Billy Meyer hat einen Traum. Seine Vision: zehn umgebaute Vans, die unter der Woche durch die Region fahren und vor Flüchtlingsunterkünften, Wohnheimen, Kirchen, Firmen und anderen Plätzen haltmachen. 30 freiwillige Mitarbeiter, die den Flüchtlingen in den Fahrzeugen Deutsch beibringen. Eine App, auf der zu sehen ist, wo sich das Sprachmobil gerade befindet und wie viele Unterrichtsplätze frei sind. Meyer will, dass Flüchtlinge gut integriert sind und sich von den Schweizern ernst genommen fühlen. Keine Sprachbarrieren mehr.

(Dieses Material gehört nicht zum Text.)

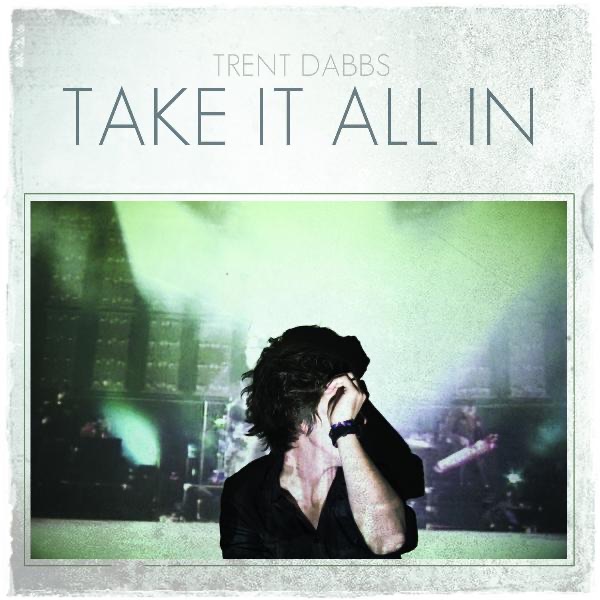 Take It All In - Single album cover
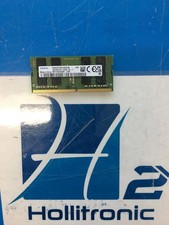 SAMSUNG M471A2K43DB1-CWE 16GB 2Rx8 PC4-3200 SODIMM Laptop Memory picture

Eine Vision. Zuerst möchte Meyer das Projekt mit einem Van und zwei bis drei Freiwilligen anlaufen lassen. Seit zwei Jahren kämpft er dafür. Die Idee für den mobilen Deutschunterricht kam ihm im «DaSein». Das ist ein Programm der offenen Kirche Elisabethen, das Flüchtlingen Unterstützung bietet. Dort arbeitet er freiwillig. Das Engagement liegt ihm am Herzen: «Ich finde es besonders wichtig, dass wir die Flüchtlinge willkommen heissen und ernst nehmen.» Einige Teilnehmer können das «DaSein» nicht regelmässig besuchen. «Ein Mann bedankte sich bei mir für den Unterricht. Er wohnt im Aargau und kann deshalb aber nicht so oft kommen.»

Das Problem: Der Weg ist für viele zu teuer. Also setzte er sich die Idee in den Kopf, den Unterricht zu den Geflüchteten zu bringen – also dorthin, wo sie arbeiten, wohnen und ihre Freizeit verbringen. Im Frühjahr 2017 gründete Meyer den Verein sprachmobil.ch. Heute hat der Verein sieben Mitglieder. Er selber sei das «Zugpferd». Mit zwei Therapeutinnen, die bereits Erfahrungen mit Flüchtlingen haben und einer freiwilligen Fachfrau ist er auf der Suche nach weiteren Freiwilligen. Für diese stelle er einen Katalog mit Anforderungen zusammen.

Offenherzig müssen sie sein. Sich gut in der deutschen Sprache zurechtfinden können und eine gefestigte Persönlichkeit haben. Meyer ist es wichtig, dass seine Mitarbeiter ihr Engagement vom Privatleben trennen können. Es müssen Personen sein, die sich von schlimmen Schicksalen und psychischen Wunden distanzieren können.

Geld zurück

Einmal rief Meyer bereits zu Spenden auf der Plattform «we make it» auf. Sein Spendenziel erreichte er dort nicht. Das Geld musste er den Spendern zurückgeben. Viele Leute überwiesen es jedoch privat auf ein Projekt-Konto. Sie stehen hinter der Idee. Nun versucht Meyer sein Glück erneut. Auf der Crowdfunding-Plattform «Lokalhelden» der Raiffeisen-Bank startete er eine Aktion. Bis jetzt sind dort rund 3900 Franken zusammenkommen. Bei Freunden und Bekannten macht er Werbung für seinen Traum. Täglich fragt er Stiftungen an und schliesst Verträge ab. Insgesamt konnte er für das Projekt bereits 18'300 Franken reinholen. Das erste Spendenziel liegt bei 32'000 Franken. Ende Februar wird Meyer mit seinem Team entscheiden, ob er weiter für das Projekt sammeln und kämpfen will. Bei einem Nein muss er Beträge über 100 Franken zurückzahlen und die kleineren Spenden an ein ähnliches Projekt weitergeben.

Wie Meyer betont soll das Sprachmobil eine Ergänzung sein. Im Kanton Basel-Stadt gibt es bereits ein breites Unterrichtsangebot für Flüchtlinge. Da ist der Verein Offener Hörsaal der Uni Basel, wo die Flüchtlinge am Hörprogramm teilnehmen können. Die Freiplatzaktion, die Unterricht für Fortgeschrittene anbietet und viele weitere.

Meyer ist sich sicher, dass das Sprachmobil das Angebot ideal ergänzt. Und: «Das Sprachmobil ist auch ein politisches Statement. Wir sind sichtbar, bewegen uns in der Öffentlichkeit und zeigen, dass Flüchtlinge hier sind, und wir sie ernst nehmen.»